エヌ氏の成長・円錐

小胞輸送研究をはじめて18年めの分子神経科学者の日々雑感

エレガントな宇宙の不在と希望

午前中、膜融合の専門家に会って常日頃疑問に思っていることをいろいろ教えてもらった。おかげでイメージング技術の限界で手が出せないあたりがかなりはっきりイメージできた。


生物学研究者出身のSF作家 瀬名秀明の第一短編集の表題作が「希望」。この手のSF好きには素晴らしい作品。

希望 (ハヤカワ文庫JA)

希望 (ハヤカワ文庫JA)


瀬名秀明の作品では「ブレインヴァレー」が圧倒的な読後感があり、中でも「神を感じる遺伝子」という発想とその作品での表現には嫉妬感を感じるほどだった。その後の長編も独自の味はあるが、晦渋さが文学としての味わいを消している気がして、「敬しつつ遠ざけて」いた。ところが、たまたま裏表紙の紹介を読んで、ウムと思って買ったところ大当たりだった。


「少女は語った。

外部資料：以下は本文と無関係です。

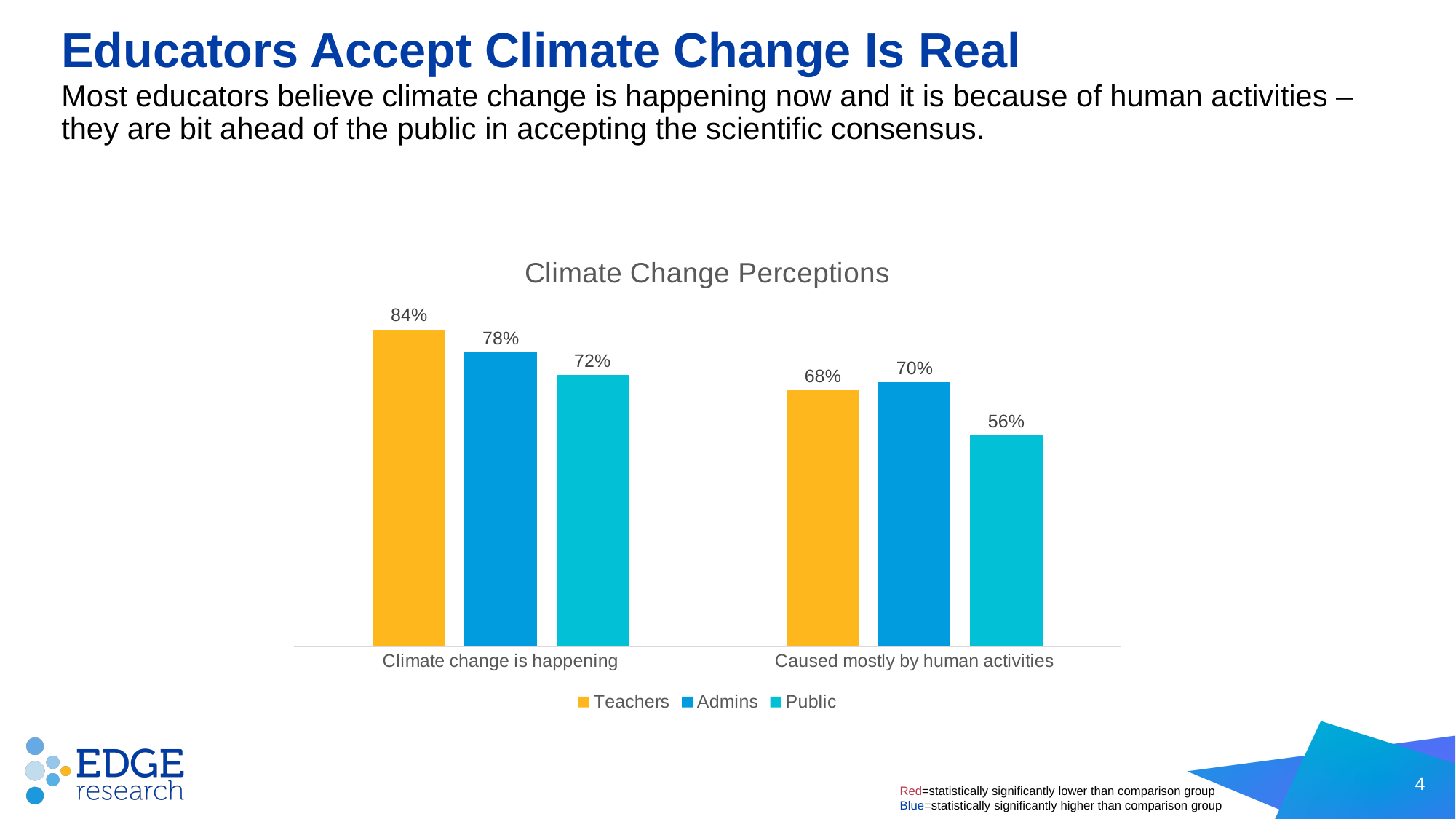
What kind of chart is shown on the slide? Bar chart Which is larger: the Teachers value or the Admins value for 'Caused mostly by human activities'? Admins What is the title of the chart? Climate Change Perceptions Which series has the highest value for 'Climate change is happening'? Teachers What is the value for Public in the 'Caused mostly by human activities' category? 56% What is the value for Admins in the 'Climate change is happening' category? 78% What percentage of Teachers say climate change is happening? 84% How many series does the legend list? 3 How many categories are shown on the x axis? 2 What is the difference between the Teachers and Public values for 'Climate change is happening'? 12% Which series has the lowest value for 'Caused mostly by human activities'? Public What is the difference between the Admins and Public values for 'Caused mostly by human activities'? 14%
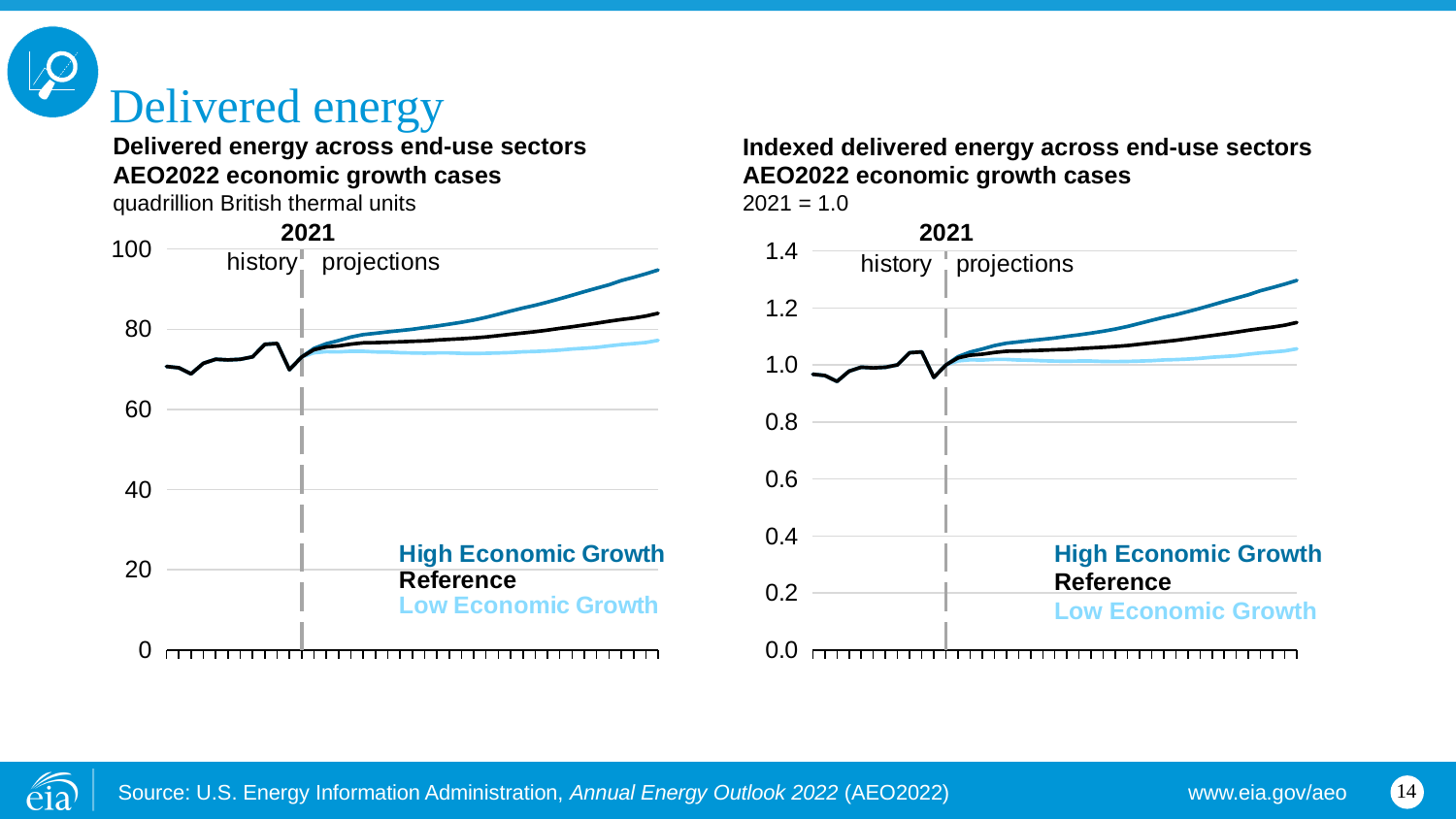
In the left chart, 'Delivered energy across end-use sectors', is the value for High Economic Growth at the end of the projections greater or less than 80? greater In the left chart, 'Delivered energy across end-use sectors', which is larger at the end of the projections: High Economic Growth or Low Economic Growth? High Economic Growth In the right chart, 'Indexed delivered energy across end-use sectors', which series is lowest at the end of the projection period? Low Economic Growth What kind of chart is the left chart, 'Delivered energy across end-use sectors'? line chart In the left chart, 'Delivered energy across end-use sectors', which series is highest at the end of the projection period? High Economic Growth In the left chart, 'Delivered energy across end-use sectors', is the value for Low Economic Growth at the end of the projections greater or less than 80? less How many series are shown in the right chart, 'Indexed delivered energy across end-use sectors'? 3 In the right chart, 'Indexed delivered energy across end-use sectors', is the value for High Economic Growth at the end of the projections greater or less than 1.2? greater In the right chart, 'Indexed delivered energy across end-use sectors', does the High Economic Growth line rise or fall over the projection period? rise In the right chart, 'Indexed delivered energy across end-use sectors', what is the index value in 2021? 1.0 What unit is used on the left chart, 'Delivered energy across end-use sectors'? quadrillion British thermal units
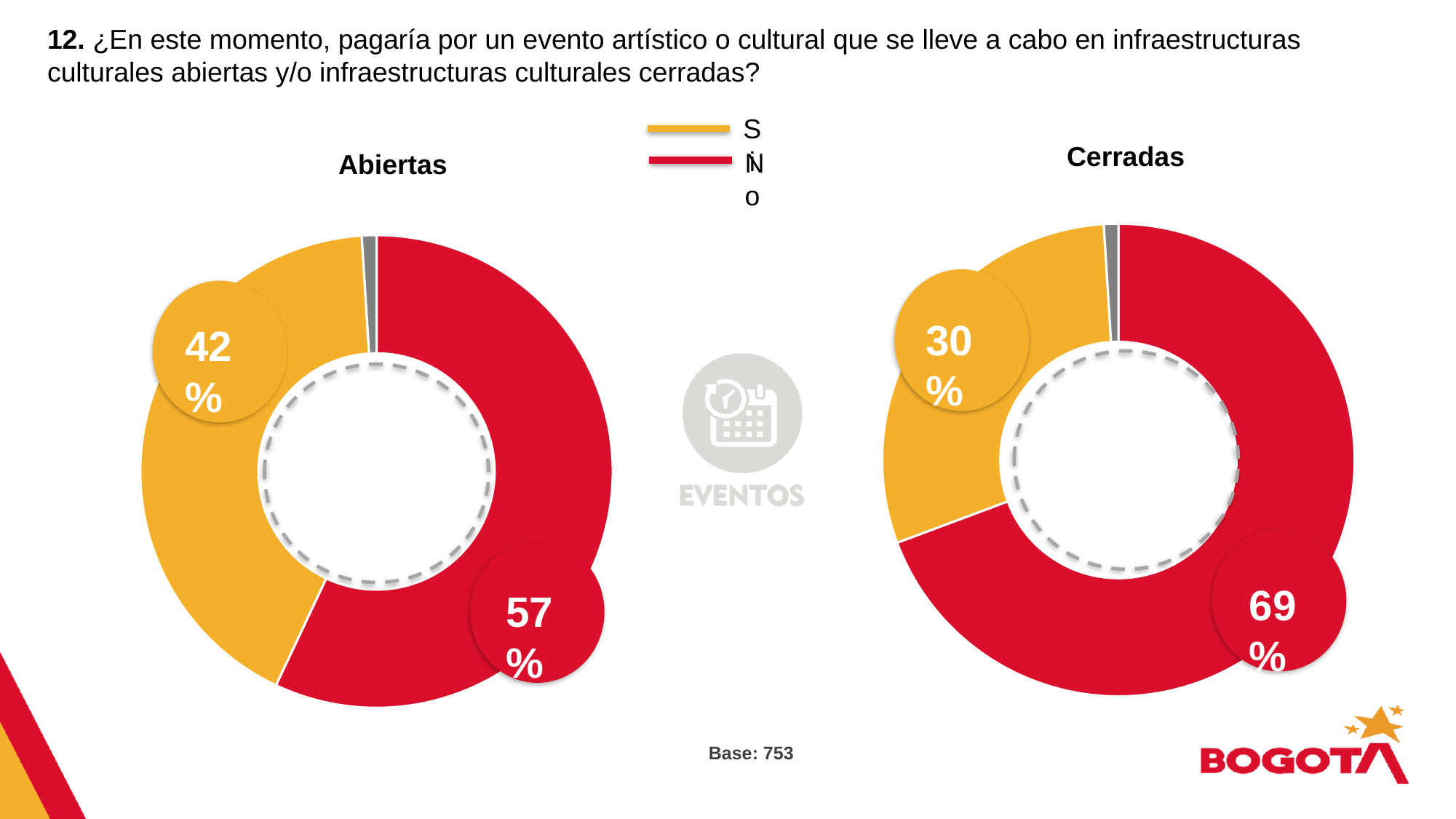
In the Abiertas chart, what is the difference in percentage points between the No and Sí shares? 15 Is the Sí share larger in the Abiertas chart or in the Cerradas chart? Abiertas How many series does the legend list? 2 In the Abiertas chart, what percentage of respondents answered No? 57% In the Abiertas chart, which labelled response has the smaller share, Sí or No? Sí Which colour represents the No response in the charts? Red What kind of chart is used for Abiertas and Cerradas? Donut (pie) chart In the Cerradas chart, which response has the largest share? No In the Abiertas chart, what percentage of respondents answered Sí? 42% In the Cerradas chart, what percentage of respondents answered No? 69% In the Cerradas chart, what percentage of respondents answered Sí? 30% In the Cerradas chart, what is the difference in percentage points between the No and Sí shares? 39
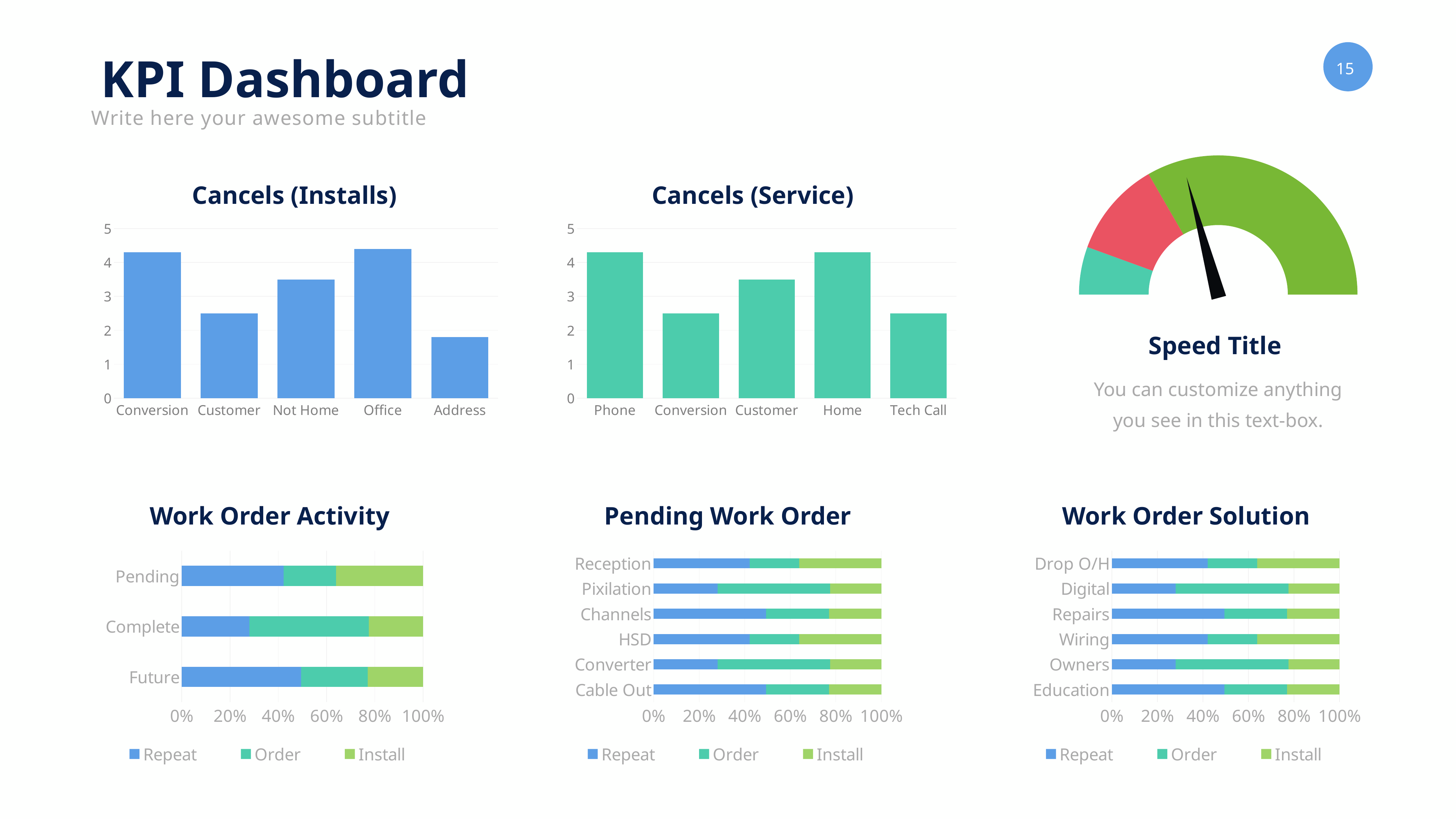
How many categories are shown in the Work Order Solution chart? 6 In the Cancels (Service) chart, which is larger, the value for Home or the value for Tech Call? Home How many series does the legend of the Pending Work Order chart list? 3 What kind of chart is the Cancels (Service) chart? Bar chart In the Cancels (Installs) chart, which is larger, the value for Not Home or the value for Customer? Not Home In the Cancels (Installs) chart, which category has the lowest value? Address In the Cancels (Service) chart, is the value for Customer greater or less than 3? greater In the Cancels (Service) chart, is the value for Conversion greater or less than 3? less What are the legend entries of the Work Order Activity chart? Repeat, Order, Install In the Cancels (Installs) chart, is the value for Customer greater or less than 3? less How many categories are shown in the Cancels (Installs) chart? 5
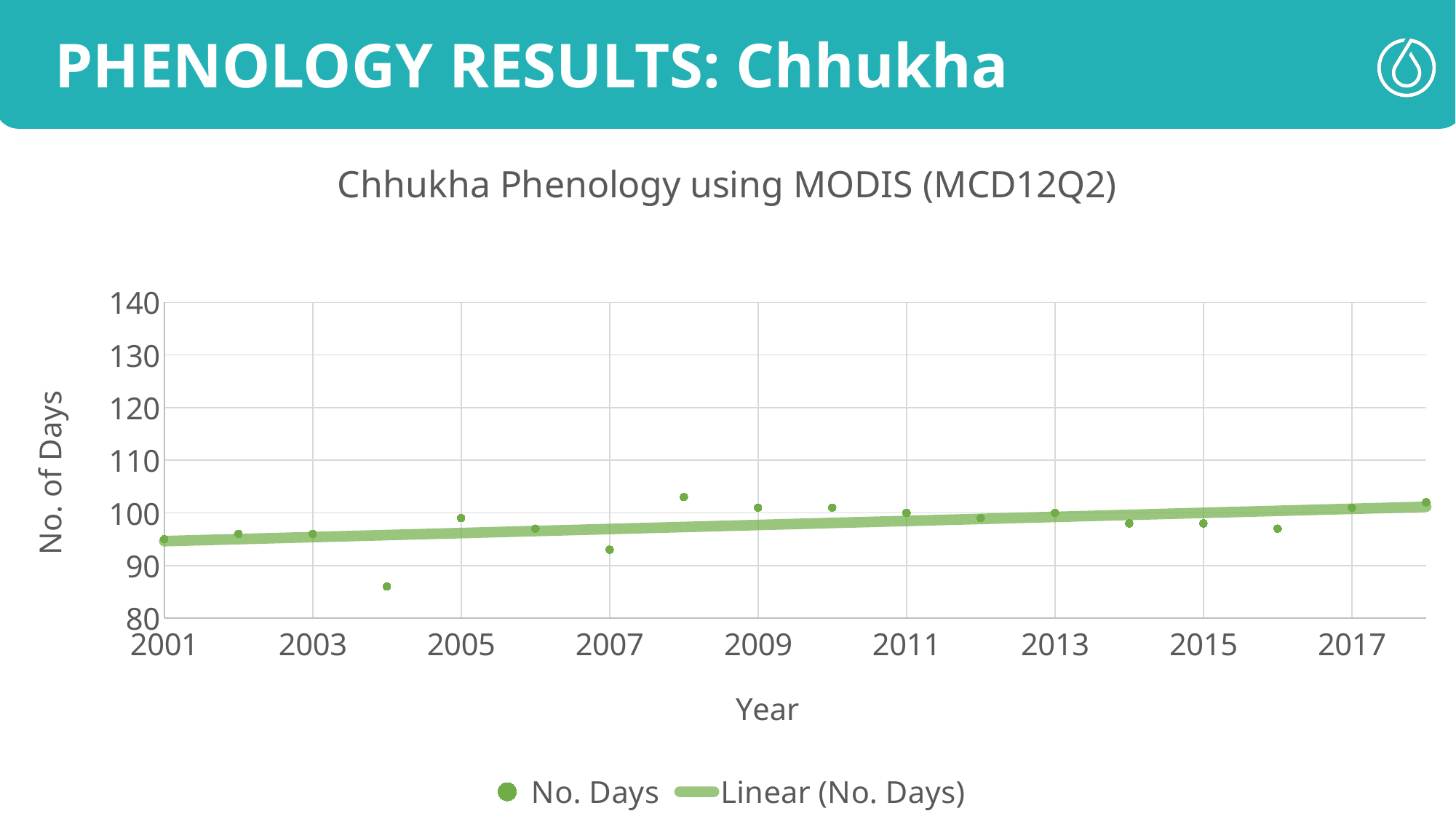
Which year has the lowest number of days? 2004 Is the value for 2007 greater or less than 100? less How many data points are plotted for No. Days? 18 What is the title of the chart? Chhukha Phenology using MODIS (MCD12Q2) Is the value for 2008 greater or less than 100? greater What is the label of the y axis? No. of Days Does the linear trendline rise or fall from 2001 to 2018? rise How many series does the legend list? 2 Is the value for 2004 greater or less than 90? less What kind of chart is shown on the slide? Scatter chart Which year has the larger number of days, 2004 or 2008? 2008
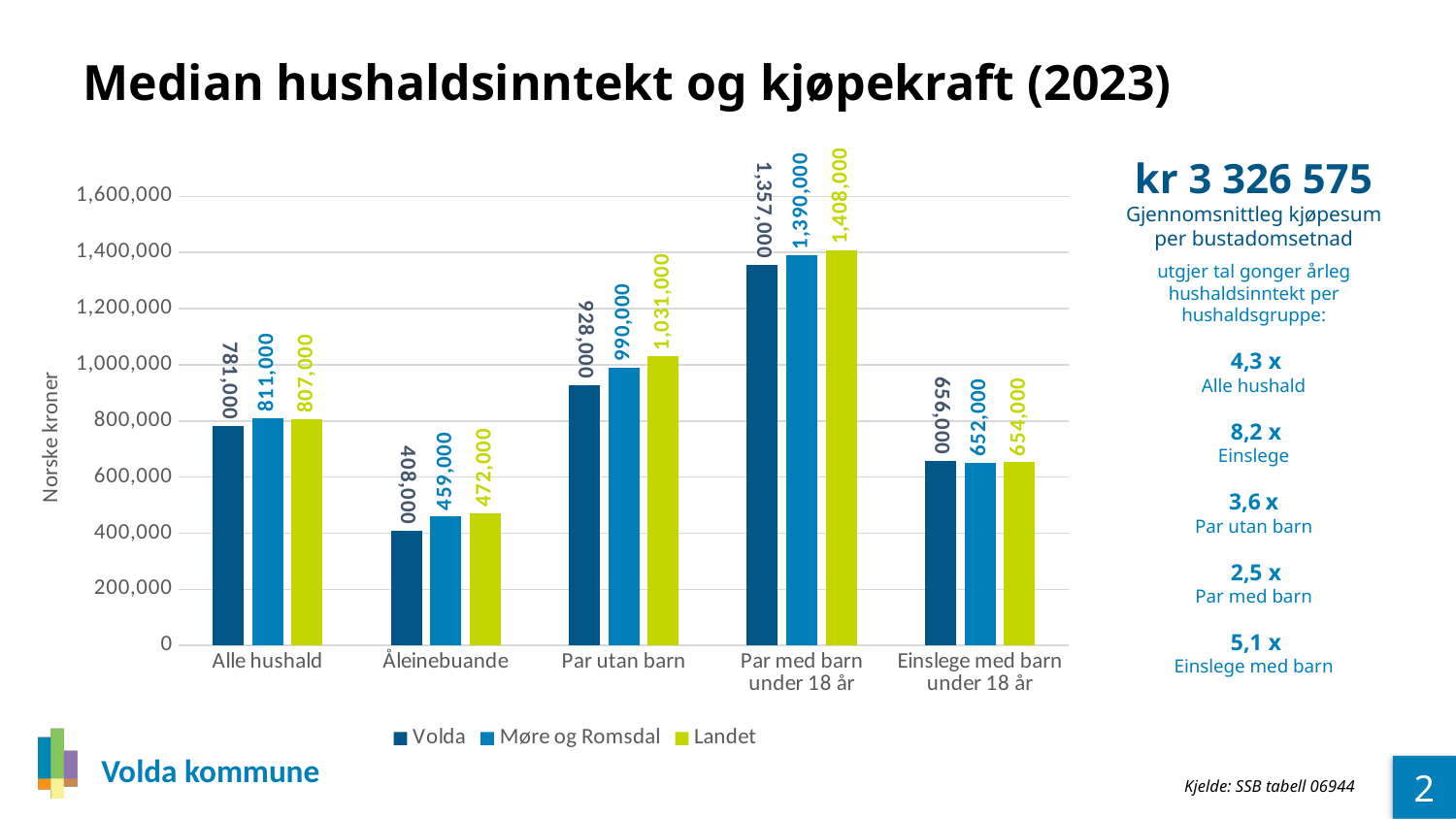
How many categories are shown on the x axis? 5 What kind of chart is shown on the slide? Bar chart Which category has the lowest value for Volda? Åleinebuande How many series does the legend list? 3 In the Åleinebuande category, which is larger: the value for Volda or the value for Landet? Landet What is the value for Møre og Romsdal in the Åleinebuande category? 459,000 What is the difference between the Landet and Volda values in the Par utan barn category? 103,000 What is the value for Volda in the Alle hushald category? 781,000 Which category has the highest value for Landet? Par med barn under 18 år What is the value for Landet in the Par utan barn category? 1,031,000 What is the label of the y axis? Norske kroner What is the value for Volda in the Par med barn under 18 år category? 1,357,000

エレガントな宇宙の不在を証明した母親と、コミュニケーションの定性・定量化モデルを構築した父親と、自分の人生を」というのがその紹介。


「以前に父が教えてくれた。17世紀、ボヘミアの王女様が、デカルトという哲学者にこんな質問を投げかけた。肉体を動かす精神もまた物質だというのなら、その精神がどんな運動をしているのかお教えください。肉体が物質として運動するのなら、かたちを持った精神が、それに衝突して動かしていることになるでしょうと」

この古くからある問題に(どういう形であれ)解答が出せると考えること自体すごいと思うし、そのアクロバティックなアイデアをこういう小説という器に入れてしまった力技にはすっかり感心してしまった。